# [What you need to do]
Write out each record exactly and skip every image.
Start of Provided data
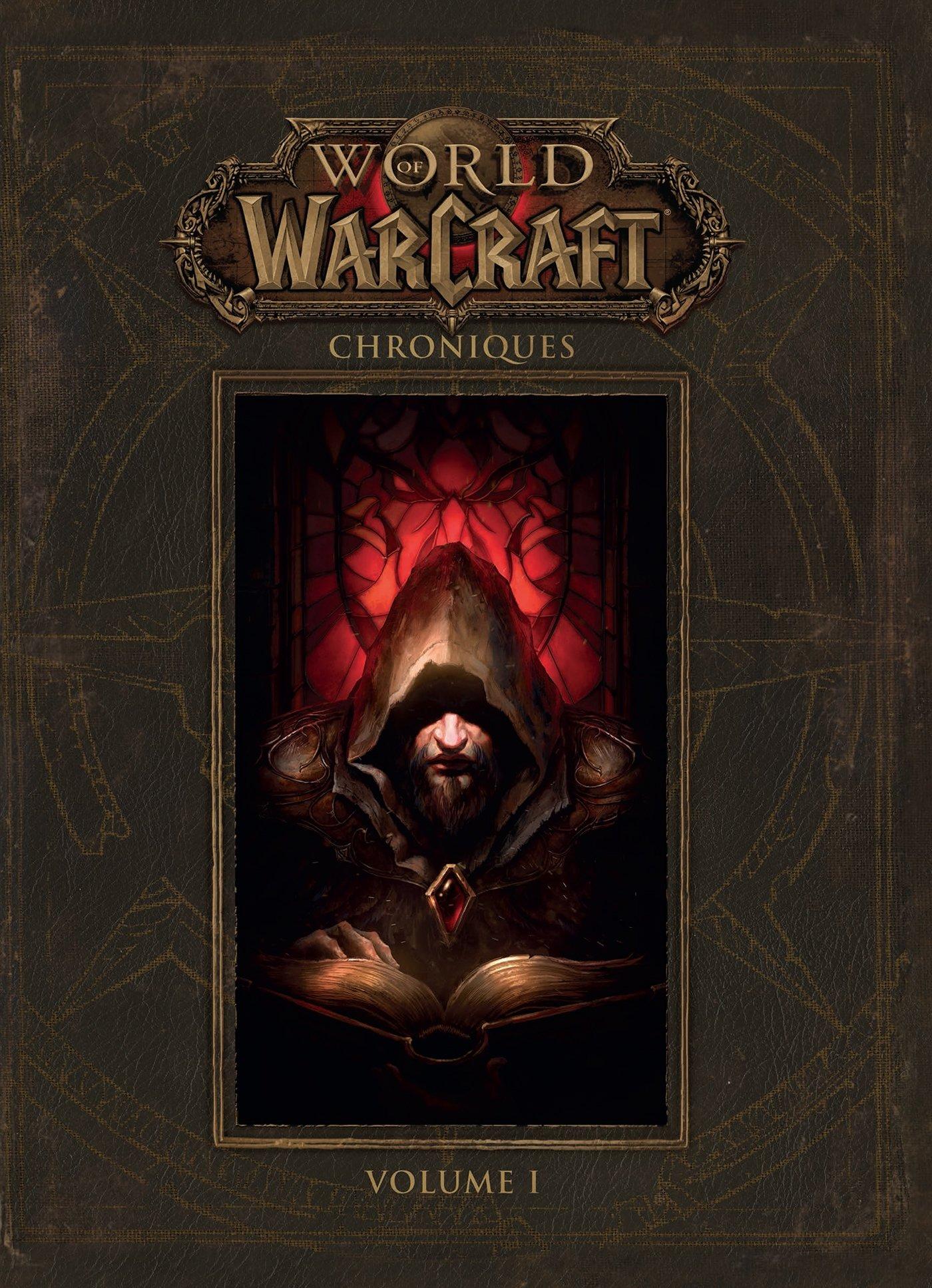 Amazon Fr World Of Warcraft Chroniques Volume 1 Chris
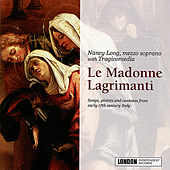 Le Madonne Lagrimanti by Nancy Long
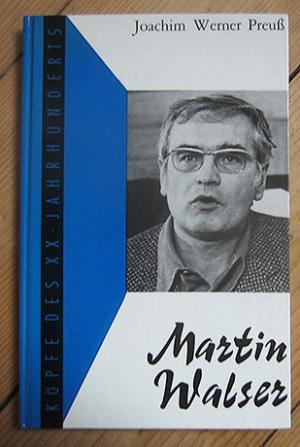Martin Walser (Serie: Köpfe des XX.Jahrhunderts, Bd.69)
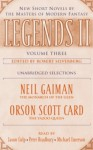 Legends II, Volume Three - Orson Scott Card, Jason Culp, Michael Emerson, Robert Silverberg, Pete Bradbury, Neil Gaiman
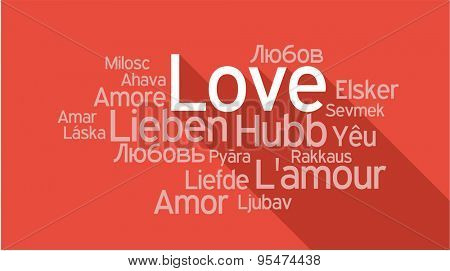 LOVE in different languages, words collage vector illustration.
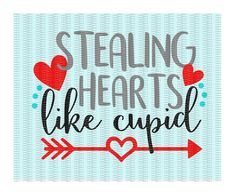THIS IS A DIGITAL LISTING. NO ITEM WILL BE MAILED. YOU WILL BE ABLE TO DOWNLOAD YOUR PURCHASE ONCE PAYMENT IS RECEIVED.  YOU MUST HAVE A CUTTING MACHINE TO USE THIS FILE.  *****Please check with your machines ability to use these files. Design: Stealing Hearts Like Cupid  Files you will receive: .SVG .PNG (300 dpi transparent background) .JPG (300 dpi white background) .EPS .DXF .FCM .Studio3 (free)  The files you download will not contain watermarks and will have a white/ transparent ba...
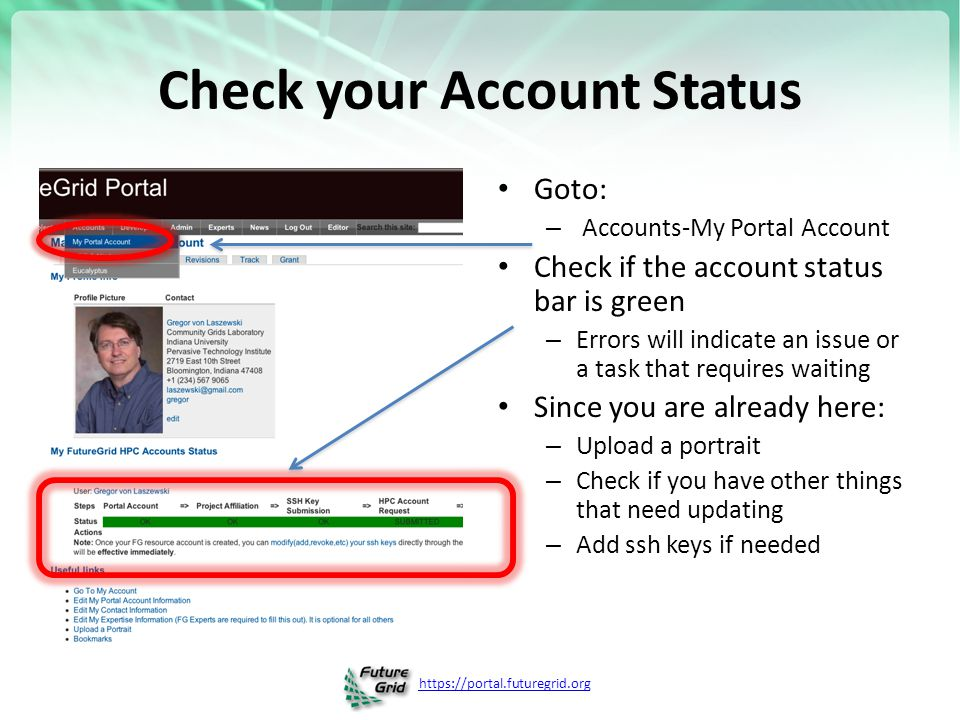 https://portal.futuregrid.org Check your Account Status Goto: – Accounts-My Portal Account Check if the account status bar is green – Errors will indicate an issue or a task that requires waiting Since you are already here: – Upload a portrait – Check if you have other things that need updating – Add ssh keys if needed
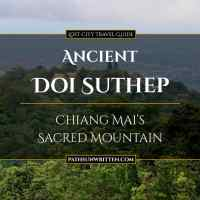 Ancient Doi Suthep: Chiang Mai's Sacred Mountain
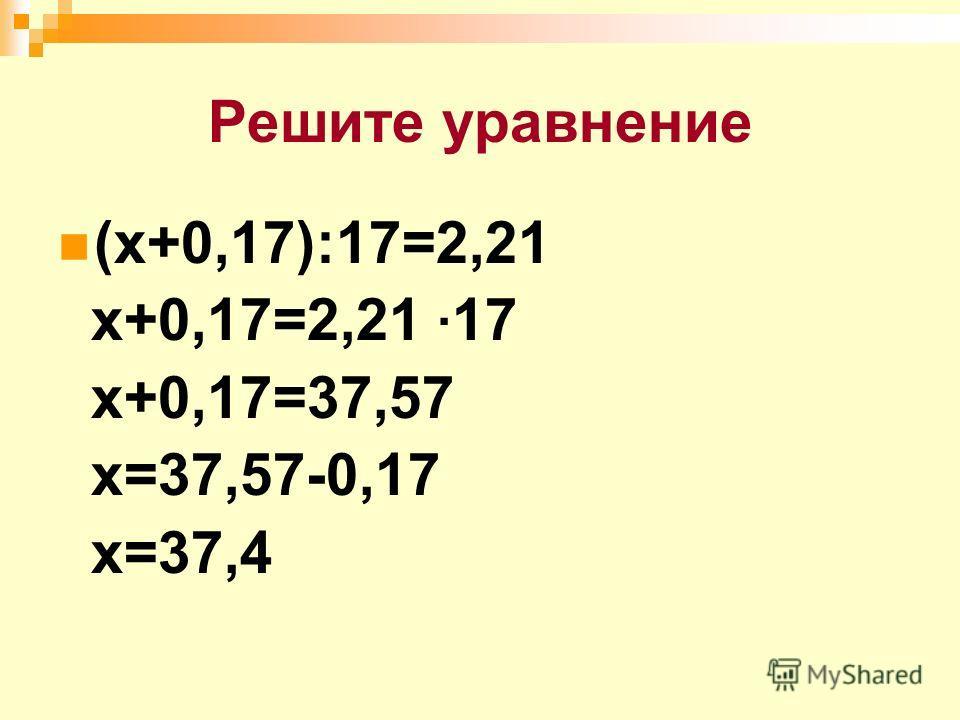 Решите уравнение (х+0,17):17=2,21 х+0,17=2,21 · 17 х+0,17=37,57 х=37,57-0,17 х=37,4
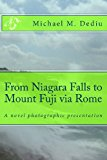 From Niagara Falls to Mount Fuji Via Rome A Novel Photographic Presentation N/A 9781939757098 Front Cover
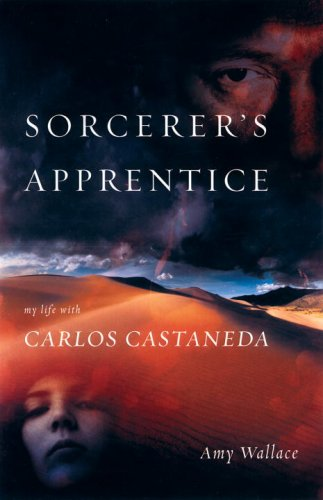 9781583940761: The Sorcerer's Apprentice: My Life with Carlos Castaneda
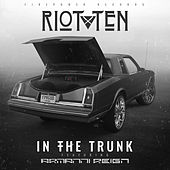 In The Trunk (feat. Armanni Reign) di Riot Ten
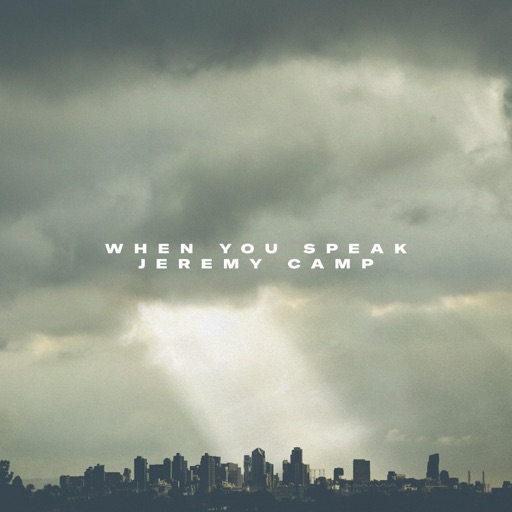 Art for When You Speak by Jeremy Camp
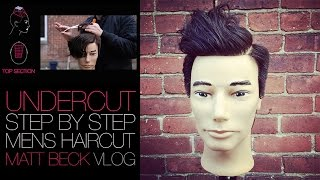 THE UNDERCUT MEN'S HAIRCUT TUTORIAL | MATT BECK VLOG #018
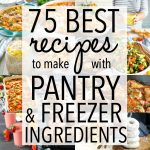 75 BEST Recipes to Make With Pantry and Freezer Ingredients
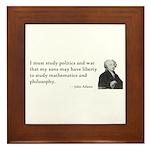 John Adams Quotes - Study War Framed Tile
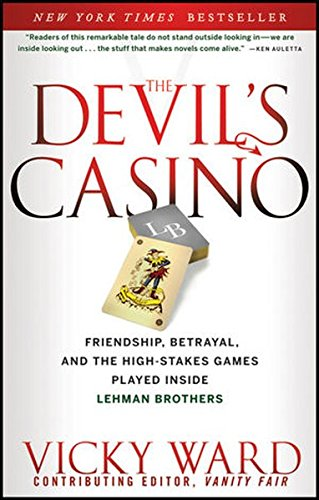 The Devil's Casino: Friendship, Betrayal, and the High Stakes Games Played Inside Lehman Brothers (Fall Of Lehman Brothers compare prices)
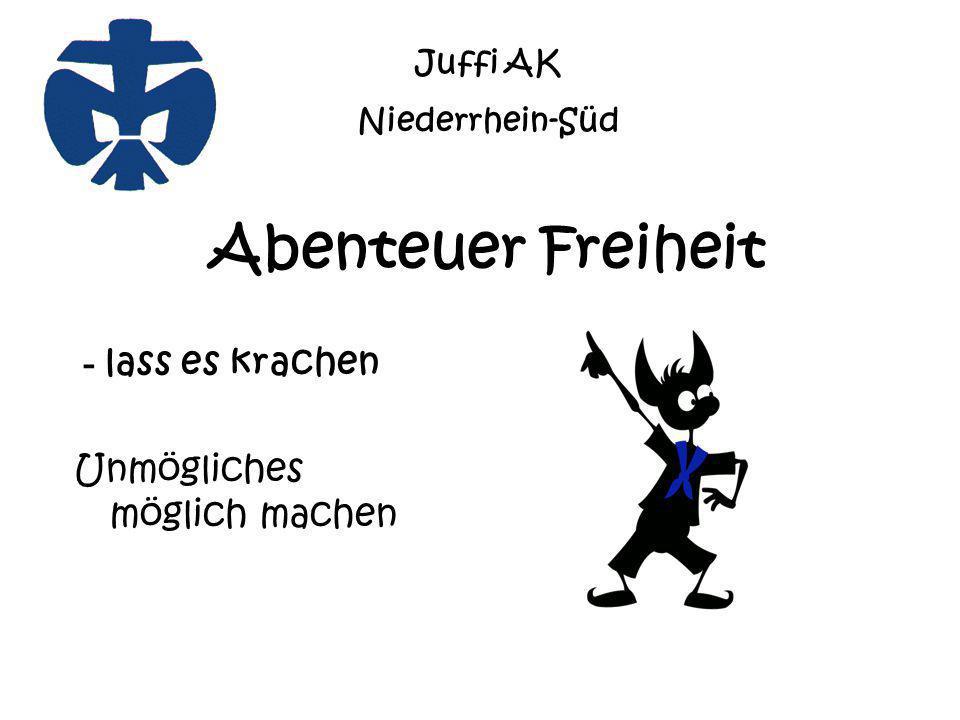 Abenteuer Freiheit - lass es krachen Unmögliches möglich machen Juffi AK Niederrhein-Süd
End of Provided data
# [Answer section]
 Amazon Fr World Of Warcraft Chroniques Volume 1 Chris
 Le Madonne Lagrimanti by Nancy Long
Martin Walser (Serie: Köpfe des XX.Jahrhunderts, Bd.69)
 Legends II, Volume Three - Orson Scott Card, Jason Culp, Michael Emerson, Robert Silverberg, Pete Bradbury, Neil Gaiman
 LOVE in different languages, words collage vector illustration.
THIS IS A DIGITAL LISTING. NO ITEM WILL BE MAILED. YOU WILL BE ABLE TO DOWNLOAD YOUR PURCHASE ONCE PAYMENT IS RECEIVED.  YOU MUST HAVE A CUTTING MACHINE TO USE THIS FILE.  *****Please check with your machines ability to use these files. Design: Stealing Hearts Like Cupid  Files you will receive: .SVG .PNG (300 dpi transparent background) .JPG (300 dpi white background) .EPS .DXF .FCM .Studio3 (free)  The files you download will not contain watermarks and will have a white/ transparent ba...
 https://portal.futuregrid.org Check your Account Status Goto: – Accounts-My Portal Account Check if the account status bar is green – Errors will indicate an issue or a task that requires waiting Since you are already here: – Upload a portrait – Check if you have other things that need updating – Add ssh keys if needed
 Ancient Doi Suthep: Chiang Mai's Sacred Mountain
 Решите уравнение (х+0,17):17=2,21 х+0,17=2,21 · 17 х+0,17=37,57 х=37,57-0,17 х=37,4
 From Niagara Falls to Mount Fuji Via Rome A Novel Photographic Presentation N/A 9781939757098 Front Cover
 9781583940761: The Sorcerer's Apprentice: My Life with Carlos Castaneda
 In The Trunk (feat. Armanni Reign) di Riot Ten
 Art for When You Speak by Jeremy Camp
 THE UNDERCUT MEN'S HAIRCUT TUTORIAL | MATT BECK VLOG #018
 75 BEST Recipes to Make With Pantry and Freezer Ingredients
 John Adams Quotes - Study War Framed Tile
 The Devil's Casino: Friendship, Betrayal, and the High Stakes Games Played Inside Lehman Brothers (Fall Of Lehman Brothers compare prices)
 Abenteuer Freiheit - lass es krachen Unmögliches möglich machen Juffi AK Niederrhein-Süd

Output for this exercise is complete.